Einde inhoudsopgave
Wet tot instelling gemeenten Almere en Zeewolde
Artikel 30
Geldend
Geldend vanaf 01-01-1984
- Bronpublicatie:
06-07-1983, Stb. 1983, 328 (uitgifte: 14-07-1983, kamerstukken: 17785 )
- Inwerkingtreding
01-01-1984
- Bronpublicatie inwerkingtreding:
12-07-1983, Stb. 1983, 339 (uitgifte: 01-01-1983, kamerstukken/regelingnummer: -)
- Vakgebied(en)
Staatsrecht / Decentralisatie
1.
Voor zover ten aanzien van de in het in artikel 2, eerste en tweede lid, omschreven gebied gevestigde kleuter- en lagere scholen op de datum van inwerkingtreding van deze wet voor enig op die datum verstreken kalenderjaar de artikelen 47, eerste lid, en 75, derde lid, van de Kleuteronderwijswet onderscheidenlijk de artikelen 55ter, eerste lid, en 103, tweede lid, van de Lager-onderwijswet 1920 nog niet zijn toegepast, geschiedt dit door de raad van de gemeente Almere onderscheidenlijk Zeewolde.
2.
Bij de toepassing van artikel 73, derde lid, van de Kleuteronderwijswet onderscheidenlijk artikel 101, vierde lid, van de Lager-onderwijswet 1920 is met betrekking tot enig vijfjarig tijdvak, eindigende vóór de datum van inwerkingtreding van deze wet, het bepaalde in het eerste lid van overeenkomstige toepassing.

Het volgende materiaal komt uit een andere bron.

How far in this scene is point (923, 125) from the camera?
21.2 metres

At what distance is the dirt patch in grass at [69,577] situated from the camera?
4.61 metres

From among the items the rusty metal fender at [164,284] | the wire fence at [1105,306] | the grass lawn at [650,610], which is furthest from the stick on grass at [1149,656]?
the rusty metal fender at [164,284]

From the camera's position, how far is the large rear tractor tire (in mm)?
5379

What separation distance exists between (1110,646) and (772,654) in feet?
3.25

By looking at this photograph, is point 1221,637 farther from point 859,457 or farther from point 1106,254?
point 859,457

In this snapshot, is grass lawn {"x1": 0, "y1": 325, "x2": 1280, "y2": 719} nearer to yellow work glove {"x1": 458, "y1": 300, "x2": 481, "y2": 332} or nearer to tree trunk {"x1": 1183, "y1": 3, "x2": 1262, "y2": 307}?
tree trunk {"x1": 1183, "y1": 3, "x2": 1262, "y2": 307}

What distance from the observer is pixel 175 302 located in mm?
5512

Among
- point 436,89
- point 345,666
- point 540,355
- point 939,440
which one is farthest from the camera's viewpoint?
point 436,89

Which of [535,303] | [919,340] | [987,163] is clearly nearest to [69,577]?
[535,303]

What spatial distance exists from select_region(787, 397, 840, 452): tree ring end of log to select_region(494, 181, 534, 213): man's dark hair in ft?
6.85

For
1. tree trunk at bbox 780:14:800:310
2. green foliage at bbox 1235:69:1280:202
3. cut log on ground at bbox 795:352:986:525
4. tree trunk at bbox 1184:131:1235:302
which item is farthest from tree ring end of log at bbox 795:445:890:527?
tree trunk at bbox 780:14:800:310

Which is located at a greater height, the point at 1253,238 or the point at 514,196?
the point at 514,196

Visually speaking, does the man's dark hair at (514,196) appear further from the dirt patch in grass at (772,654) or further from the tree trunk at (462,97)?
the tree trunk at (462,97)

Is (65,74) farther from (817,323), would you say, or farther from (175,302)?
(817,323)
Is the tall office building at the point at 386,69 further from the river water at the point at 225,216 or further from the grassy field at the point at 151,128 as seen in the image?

Voor het op die datum lopende vijfjarige tijdvak wordt de extra vergoeding voor de periode tot het jaar waarin deze datum valt, voor de in overgaand gebied gevestigde bijzondere scholen bepaald op het gemiddelde van de per lokaal en per kleuter onderscheidenlijk per leerling omgerekende overschrijdingsbedragen, berekend als had de onderhavige wijziging van de gemeentelijke indeling niet plaatsgevonden.
3.
Indien in verband met het bepaalde in de vorige leden een verrekening tussen de gemeenten Almere en Zeewolde onderling of tussen deze gemeenten en het openbaar lichaam dient plaats te vinden, is het bepaalde in artikel 15 ter zake van overeenkomstige toepassing.